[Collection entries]
Begin

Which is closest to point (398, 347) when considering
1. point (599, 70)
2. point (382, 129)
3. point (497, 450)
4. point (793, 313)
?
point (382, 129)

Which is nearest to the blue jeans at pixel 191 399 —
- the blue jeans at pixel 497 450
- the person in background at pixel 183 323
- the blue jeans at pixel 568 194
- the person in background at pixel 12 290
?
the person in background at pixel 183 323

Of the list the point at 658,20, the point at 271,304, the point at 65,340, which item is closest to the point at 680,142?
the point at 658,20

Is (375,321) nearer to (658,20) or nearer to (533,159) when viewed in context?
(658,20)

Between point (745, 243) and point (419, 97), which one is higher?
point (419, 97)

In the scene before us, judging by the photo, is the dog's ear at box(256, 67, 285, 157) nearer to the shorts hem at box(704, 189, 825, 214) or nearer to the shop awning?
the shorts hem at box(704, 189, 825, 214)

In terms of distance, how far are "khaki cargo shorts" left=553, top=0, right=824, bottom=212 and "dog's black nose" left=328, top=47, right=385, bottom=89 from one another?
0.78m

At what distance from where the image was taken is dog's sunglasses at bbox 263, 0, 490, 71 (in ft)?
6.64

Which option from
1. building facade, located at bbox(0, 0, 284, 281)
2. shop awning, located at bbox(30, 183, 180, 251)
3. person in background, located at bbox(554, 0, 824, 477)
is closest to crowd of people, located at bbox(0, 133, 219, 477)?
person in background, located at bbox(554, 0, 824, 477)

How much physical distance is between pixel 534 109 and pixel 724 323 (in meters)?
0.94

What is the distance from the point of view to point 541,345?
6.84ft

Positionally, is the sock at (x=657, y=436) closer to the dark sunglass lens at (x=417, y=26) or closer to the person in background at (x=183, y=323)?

End
Begin

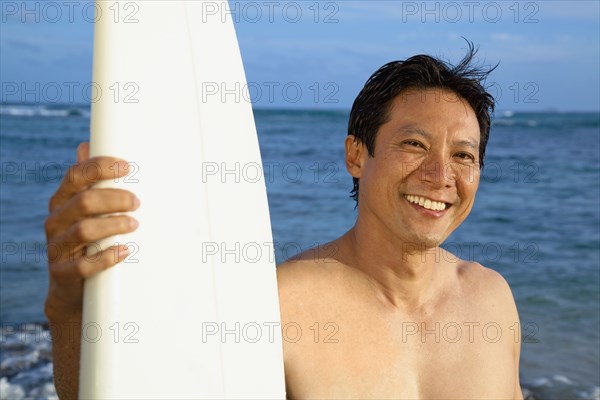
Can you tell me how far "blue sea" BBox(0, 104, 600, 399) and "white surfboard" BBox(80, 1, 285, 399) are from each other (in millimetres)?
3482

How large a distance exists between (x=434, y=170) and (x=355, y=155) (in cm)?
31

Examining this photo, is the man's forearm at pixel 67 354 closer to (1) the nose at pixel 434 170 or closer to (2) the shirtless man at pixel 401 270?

End

GIVEN EXERCISE: Copy out each line of the listing above that contains the word "point".

SOLUTION:
Which is closest to point (398, 347) when considering
1. point (599, 70)
2. point (382, 129)
3. point (497, 450)
4. point (793, 313)
point (382, 129)
Of the list the point at 658,20, the point at 271,304, the point at 65,340, which item is closest to the point at 680,142?
the point at 658,20
Between point (745, 243) and point (419, 97), which one is higher?
point (419, 97)
What is the distance from the point of view to point 541,345?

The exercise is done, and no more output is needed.